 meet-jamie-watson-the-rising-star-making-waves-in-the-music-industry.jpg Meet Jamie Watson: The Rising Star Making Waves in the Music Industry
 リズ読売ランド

...

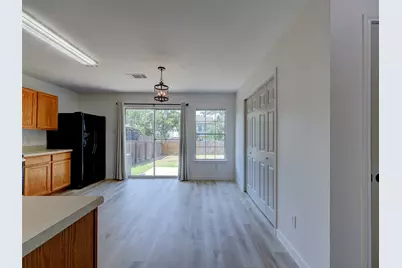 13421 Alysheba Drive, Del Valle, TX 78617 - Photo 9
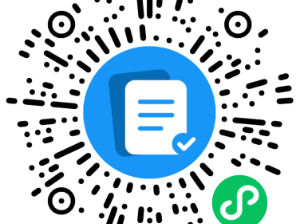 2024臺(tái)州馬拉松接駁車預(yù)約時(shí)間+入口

==

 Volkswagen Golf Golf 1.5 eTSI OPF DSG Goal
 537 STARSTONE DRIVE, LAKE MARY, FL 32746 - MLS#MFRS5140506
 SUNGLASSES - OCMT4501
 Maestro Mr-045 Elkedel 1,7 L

THE PROBLEM: Copy out everything from the line containing "13421 Alysheba Drive, Del" down to the line containing "2024臺(tái)州馬拉松接駁車預(yù)約時(shí)間+入口", both ends included, keeping each line verbatim and leaving the pictures out.

WRITTEN SOLUTION:
 13421 Alysheba Drive, Del Valle, TX 78617 - Photo 9
 2024臺(tái)州馬拉松接駁車預(yù)約時(shí)間+入口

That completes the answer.